競争が激化する動画ストリーミング業界では、各社がオリジナルコンテンツの製作に巨額を注いでいるが、テレビの人気番組の重要性も高まっている。

2020年に独自のストリーミングサービスを始動するNBCユニバーサルは先日、大ヒットしたコメディドラマ「The Office」の独占配信権を獲得したとアナウンスした。同社は2021年から5年間、このドラマを米国で独占配信する契約を結び、5億ドル(約540億円)を支払ったと報じられた。入札にはネットフリックスも参加したが、NBCは同社を上回る金額を提示した。

NBCユニバーサルのデジタル部門チェアマンのBonnie Hammerは「The Officeを配信できる日が、来るのが待ち遠しくてたまらない」と話した。

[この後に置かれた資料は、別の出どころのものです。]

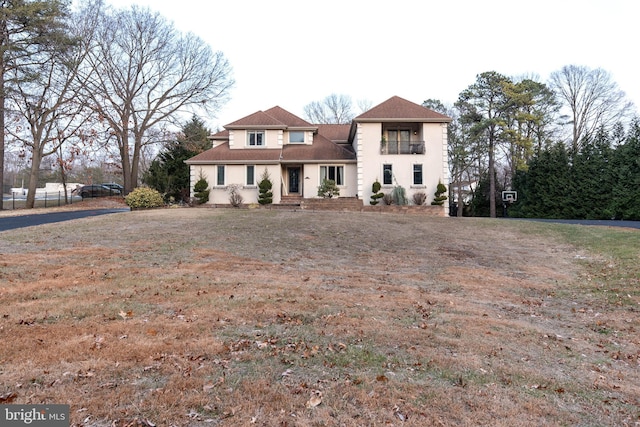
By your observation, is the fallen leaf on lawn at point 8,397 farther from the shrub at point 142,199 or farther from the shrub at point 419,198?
the shrub at point 419,198

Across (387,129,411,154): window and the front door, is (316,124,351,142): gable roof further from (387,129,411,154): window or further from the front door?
the front door

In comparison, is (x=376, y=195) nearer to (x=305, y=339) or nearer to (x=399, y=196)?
(x=399, y=196)

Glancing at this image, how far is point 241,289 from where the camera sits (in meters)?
→ 6.64

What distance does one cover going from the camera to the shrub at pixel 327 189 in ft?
76.1

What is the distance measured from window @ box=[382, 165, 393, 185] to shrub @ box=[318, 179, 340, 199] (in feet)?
10.8

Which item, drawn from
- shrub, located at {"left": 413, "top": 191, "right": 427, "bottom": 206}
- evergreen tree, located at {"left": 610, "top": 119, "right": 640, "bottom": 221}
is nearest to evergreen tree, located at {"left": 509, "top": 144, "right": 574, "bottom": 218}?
evergreen tree, located at {"left": 610, "top": 119, "right": 640, "bottom": 221}

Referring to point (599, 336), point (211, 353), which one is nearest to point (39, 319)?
point (211, 353)

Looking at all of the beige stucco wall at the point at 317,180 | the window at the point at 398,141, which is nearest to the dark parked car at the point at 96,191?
the beige stucco wall at the point at 317,180

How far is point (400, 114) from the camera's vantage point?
24.7 meters

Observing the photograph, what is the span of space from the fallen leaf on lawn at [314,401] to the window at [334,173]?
22.5m

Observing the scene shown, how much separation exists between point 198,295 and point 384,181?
64.4 ft

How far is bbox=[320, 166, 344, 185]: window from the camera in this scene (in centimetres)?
2530

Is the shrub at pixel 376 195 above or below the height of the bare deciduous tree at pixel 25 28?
below

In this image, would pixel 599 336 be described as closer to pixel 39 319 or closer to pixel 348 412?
pixel 348 412
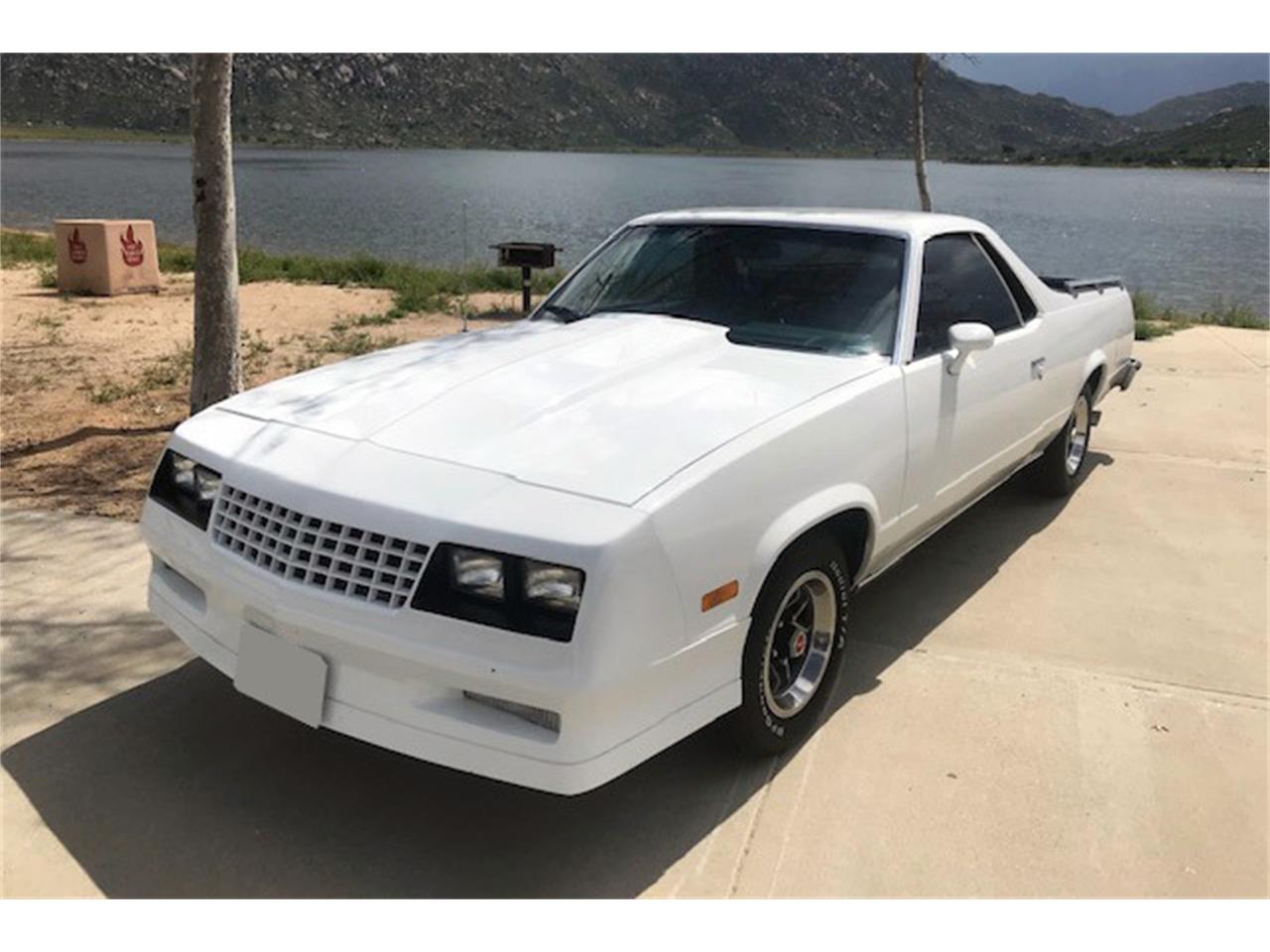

ただし、動画ストリーミング市場は過剰な競争に直面しており、これほどの巨費を投じて配信権を獲得することにはリスクもある。ニュースサイト「ハリウッド・レポーター」によるとNBCユニバーサルは、ドラマの配信権の獲得のため数億ドルもの利益を失うことになるという。

ウォルト・ディズニーも今年11月にストリーミングサービスの「Disney +」を始動させ、主に家族向きの作品を配信する。また、AT&T傘下のワーナーメディアも今年後半に動画ストリーミング分野に乗り込み、ワーナーブラザーズ関連の作品を配信する。

ワーナーメディアは、同社が配信権を持つ大ヒット作品の「フレンズ」や「ビッグバン・セオリー」を今後、独占配信する計画であると報じられた。ネットフリックスは2019年のフレンズの配信権として既に1億ドルを支払ったが、ワーナーメディアはネットフリックスに違約金を支払ってでも、フレンズを独占配信にする意向だという。

米国消費者の番組視聴動向を調査したDeloitte Video Trendsのレポートで、米国の43%の世帯がテレビとストリーミングサービスの双方を視聴していることが分かった。米国人は平均で3つの動画サービスを利用中だ。

「消費者は有料の動画ストリーミングサービスや無料の広告つきのサービスなど、多様なサービスを並行して利用している」とレポートでは指摘された。